To be done:
[1] According to the socket allocation documentation, at what line and in which file is the check defined?
[2] Continue the socket allocation documentation from its final line, completing the code of the check.

──────── Selected excerpt ────────

Checks if the source of SocketAllocation can be assigned towards given map of already allocated sockets.

If tried socket is already used, it still can be used for another reading if 1) the source register index is same for both of the allocations, or 2) the moves have opposite guards.

Parameters

alloc	Socket allocation structure which is checked.
fixedSockets	Map of already made socket allocations.

Returns

True if tried alloc is possible.

Definition at line 1624 of file TPEFProgramFactory.cc.

                                                                        {
 
    Socket* currentSocket = alloc.srcSocks[alloc.src];
 
    if (MapTools::containsKey(fixedSockets, currentSocket)) {
 
        std::vector<SocketAllocation*>& socketAllocs = fixedSockets[currentSocket];
 
        // test against all allocations.
        for (unsigned int i = 0; i < socketAllocs.size(); i++) {
            // TODO: check against all users.
            auto oldMove = socketAllocs[i]->move;
            Terminal* oldTerminal = &(oldMove->source());
 
            // allowed for same register of opposite guard.

──────── Dataset extract ────────

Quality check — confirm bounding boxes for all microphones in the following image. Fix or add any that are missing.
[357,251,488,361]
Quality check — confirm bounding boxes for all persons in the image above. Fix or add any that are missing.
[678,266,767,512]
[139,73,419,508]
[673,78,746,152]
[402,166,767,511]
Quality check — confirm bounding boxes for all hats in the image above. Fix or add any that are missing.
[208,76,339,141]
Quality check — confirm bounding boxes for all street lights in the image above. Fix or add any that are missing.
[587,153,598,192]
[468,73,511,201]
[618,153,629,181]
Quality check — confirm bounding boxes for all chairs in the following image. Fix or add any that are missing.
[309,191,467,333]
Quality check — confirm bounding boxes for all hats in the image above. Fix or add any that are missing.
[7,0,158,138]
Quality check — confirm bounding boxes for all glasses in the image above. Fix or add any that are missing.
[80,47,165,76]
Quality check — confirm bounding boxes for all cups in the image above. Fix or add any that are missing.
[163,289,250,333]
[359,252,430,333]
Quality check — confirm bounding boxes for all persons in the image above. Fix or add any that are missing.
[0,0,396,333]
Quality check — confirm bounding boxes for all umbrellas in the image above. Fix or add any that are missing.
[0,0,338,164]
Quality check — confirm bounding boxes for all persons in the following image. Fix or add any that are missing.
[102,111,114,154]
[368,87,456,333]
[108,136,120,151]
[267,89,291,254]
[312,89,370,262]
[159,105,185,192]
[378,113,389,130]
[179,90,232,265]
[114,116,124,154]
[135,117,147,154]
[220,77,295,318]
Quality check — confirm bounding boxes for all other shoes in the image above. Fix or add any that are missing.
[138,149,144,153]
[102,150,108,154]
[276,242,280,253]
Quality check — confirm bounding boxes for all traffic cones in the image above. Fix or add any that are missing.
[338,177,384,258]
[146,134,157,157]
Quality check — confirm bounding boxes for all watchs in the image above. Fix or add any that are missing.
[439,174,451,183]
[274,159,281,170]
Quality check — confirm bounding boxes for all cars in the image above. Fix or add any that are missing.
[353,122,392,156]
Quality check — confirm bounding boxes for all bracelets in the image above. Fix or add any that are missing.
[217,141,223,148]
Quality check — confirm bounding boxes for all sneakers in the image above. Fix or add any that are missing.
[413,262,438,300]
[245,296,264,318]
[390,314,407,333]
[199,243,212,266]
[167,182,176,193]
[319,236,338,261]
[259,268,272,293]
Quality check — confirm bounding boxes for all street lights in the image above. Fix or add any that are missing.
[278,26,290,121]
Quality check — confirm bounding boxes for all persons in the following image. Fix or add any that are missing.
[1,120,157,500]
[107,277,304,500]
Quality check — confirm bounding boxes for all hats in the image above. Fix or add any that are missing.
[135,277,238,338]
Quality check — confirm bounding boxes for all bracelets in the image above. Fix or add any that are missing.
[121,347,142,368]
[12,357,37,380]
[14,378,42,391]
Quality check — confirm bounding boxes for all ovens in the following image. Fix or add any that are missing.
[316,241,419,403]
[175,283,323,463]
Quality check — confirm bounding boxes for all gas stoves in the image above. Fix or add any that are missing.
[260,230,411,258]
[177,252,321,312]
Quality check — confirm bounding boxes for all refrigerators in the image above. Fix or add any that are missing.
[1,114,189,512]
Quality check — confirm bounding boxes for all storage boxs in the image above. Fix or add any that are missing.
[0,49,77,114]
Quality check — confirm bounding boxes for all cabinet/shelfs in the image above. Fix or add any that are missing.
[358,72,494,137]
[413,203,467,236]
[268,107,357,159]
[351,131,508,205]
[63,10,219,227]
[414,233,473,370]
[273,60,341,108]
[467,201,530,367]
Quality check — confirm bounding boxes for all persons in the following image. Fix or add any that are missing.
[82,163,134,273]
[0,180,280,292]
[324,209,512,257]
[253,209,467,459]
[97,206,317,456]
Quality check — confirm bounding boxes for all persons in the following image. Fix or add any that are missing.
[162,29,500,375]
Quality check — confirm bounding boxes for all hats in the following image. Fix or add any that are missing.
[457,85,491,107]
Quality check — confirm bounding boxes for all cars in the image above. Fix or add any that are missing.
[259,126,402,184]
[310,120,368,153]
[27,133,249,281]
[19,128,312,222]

────────

Outputs by task:
[1] Line 1624 of the file TPEFProgramFactory.cc.

[2]
            if (alloc.move->source().index() != oldTerminal->index() &&
                (alloc.move->isUnconditional() || oldMove->isUnconditional() ||
                 !alloc.move->guard().guard().isOpposite(oldMove->guard().guard()))) {
                return false;
            }
        }
        //Application::errorStream() << insTemp->NOPSlotCount() << " " << templateIsGood << " ";
        //Application::errorStream() << std::endl;
    }
 
    return true;
}

References MapTools::containsKey(), TTAProgram::Terminal::index(), TTAProgram::TPEFProgramFactory::SocketAllocation::move, TTAProgram::TPEFProgramFactory::SocketAllocation::src, and TTAProgram::TPEFProgramFactory::SocketAllocation::srcSocks.

Referenced by resolveSocketAllocations().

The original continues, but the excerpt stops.